Он приехал домой и отправил за бедняжкой своего помощника.
Тот привёл насквозь промокшую будущую юную мать.
– Ты чьих будешь? – спросил Иван Григорьевич у девочки.
– Власовская я… Выгнала меня хозяйка, я от мужа её понесла. И жить мне негде, я у них с рождения жила.
– Когда рожать? – спросил Иван Григорьевич.
– Как бог даст, – ответила девочка.
Иван Григорьевич подошёл, грубо снял с неё рубаху, сильно пальцами надавил на грудь. Из груди брызнуло молоко и потекло у него по рукам жёлтыми густыми каплями.
– Через неделю родишь, – пробормотал он и бросил ей в руки рубаху. – Одевайся. Останешься у меня. Как родишь, будешь моего сына кормить. Но только сначала мой поест, а потом своего подкладывать будешь. Мне мой сын дороже Власовского.
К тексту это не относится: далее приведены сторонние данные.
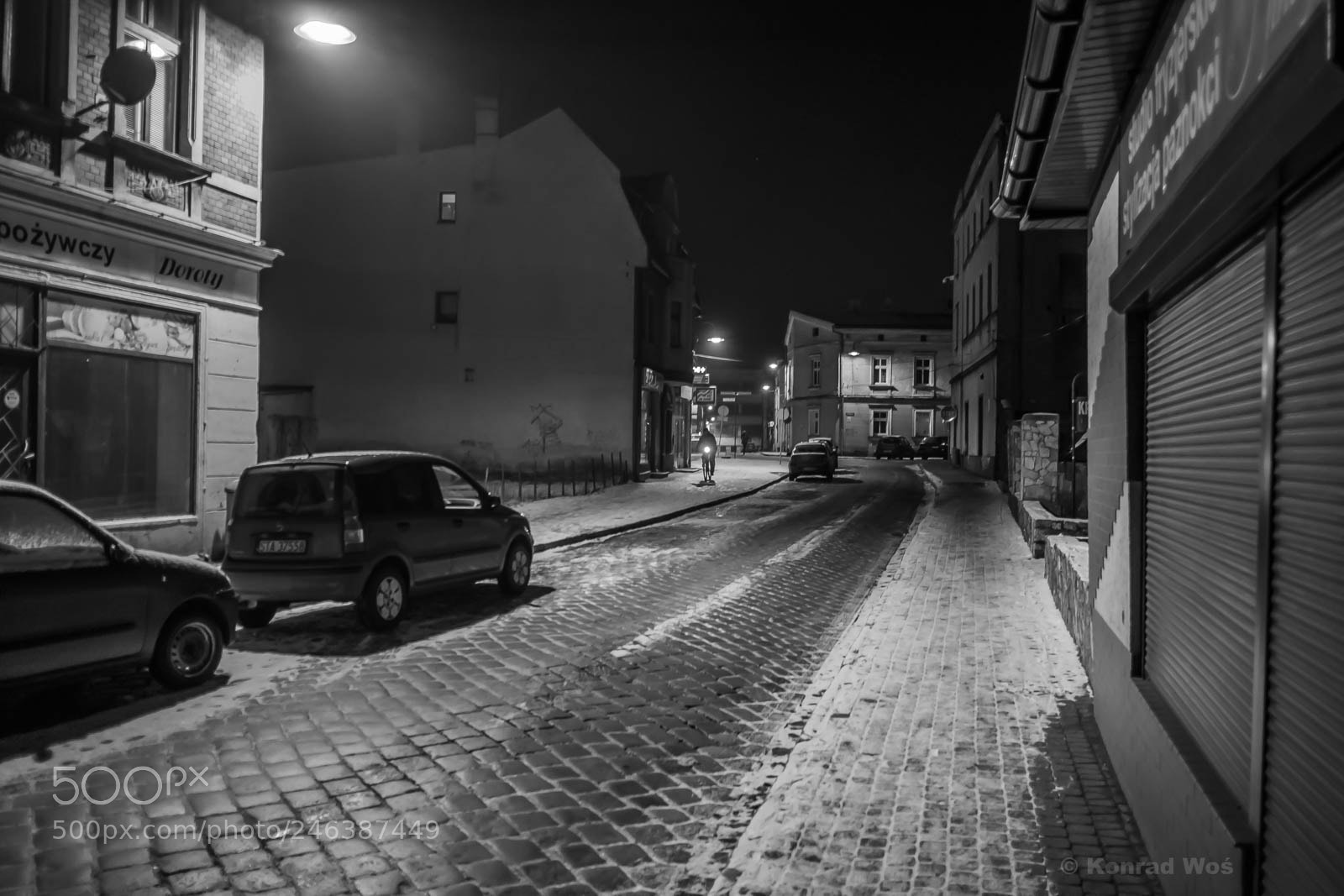 Fujifilm X-E1 sample photo. Tarnowskie_gory_33 photography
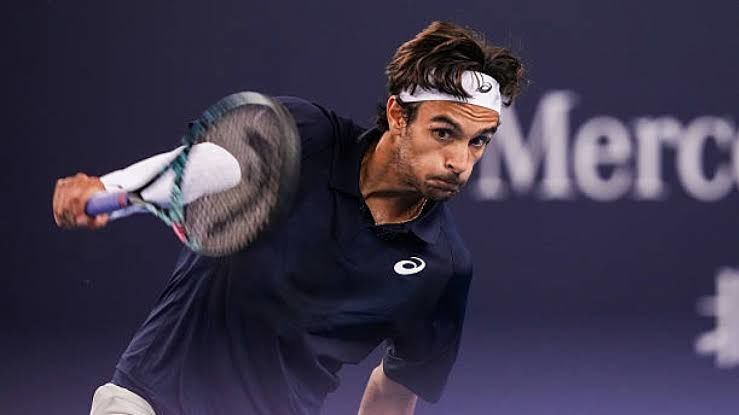 Luciano Darderi vs Lorenzo Musetti: Prediction for the Match on October 06, 2025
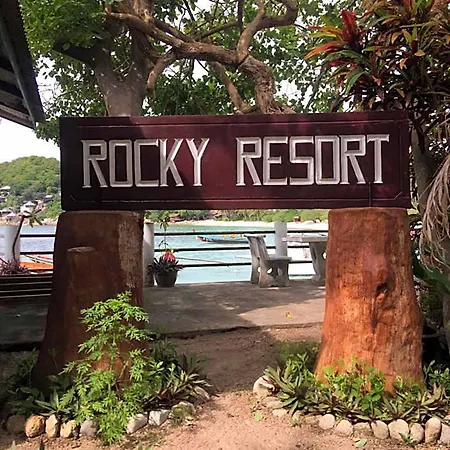 Rocky Resort-2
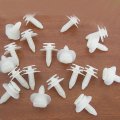 Werfamily Interior Door Trim Plastic Panel Retainer Clip For Gm Vehicle Chevrolet Astro 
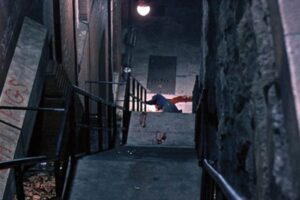 escaleras-el-exorcista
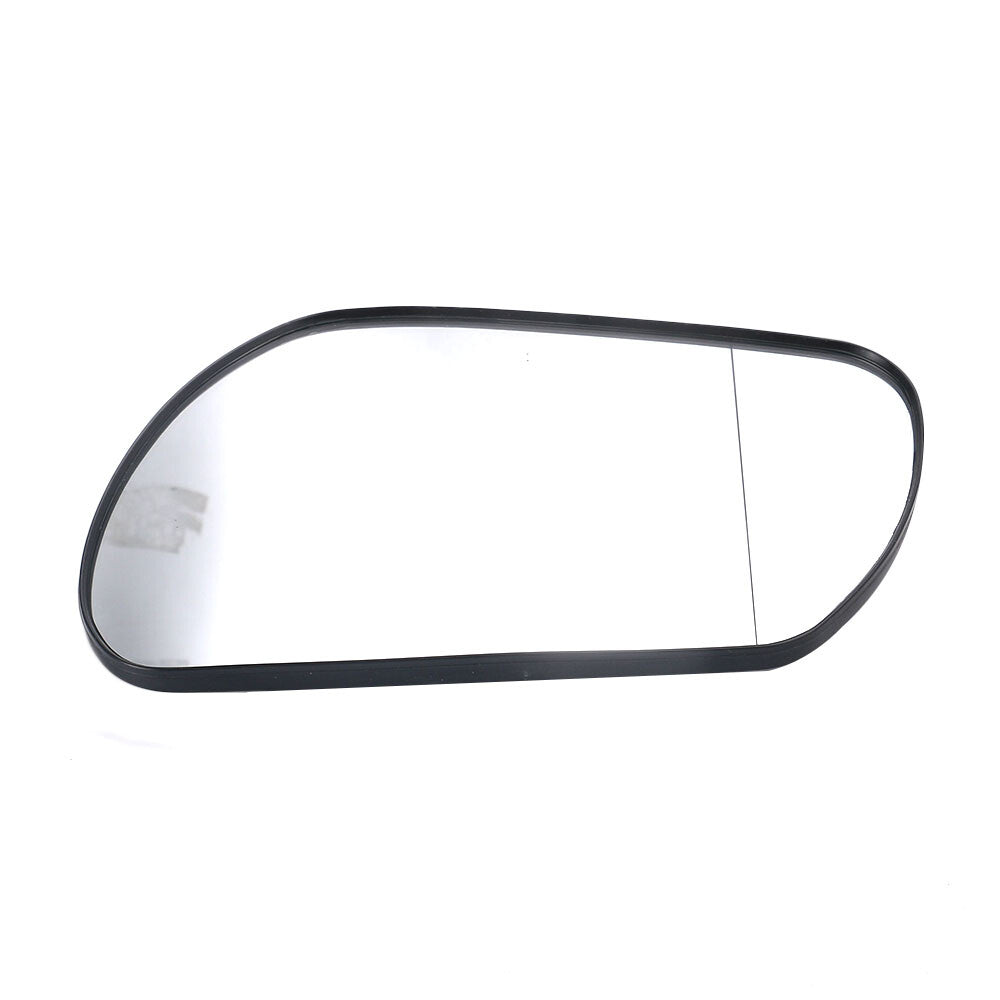 For 2003-2010 for Mazda 3 Driver Side Heated Mirror Glass BP5F-69-1G7 Replacement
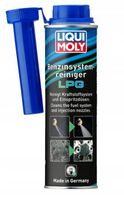 LIQUI MOLY 21786 CZYŚCI I CHRONI UKŁAD WTRYSKOWY BENZYNY Z INSTALACJĄ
У Ярины от боли, которую причинил ей Иван Григорьевич, не переставали капать слёзы из глаз. Она дрожащими руками натянула на себя рубаху.
В ту ночь и родила. Девочка прожила недолго. Поговаривали, что Иван Григорьевич приложил к этому свою руку.
Ярина тяжело переживала это. Но нашла потом успокоение в сыне Ивана Григорьевича Павле. Мальчик на её молоке рос не по дням, а по часам.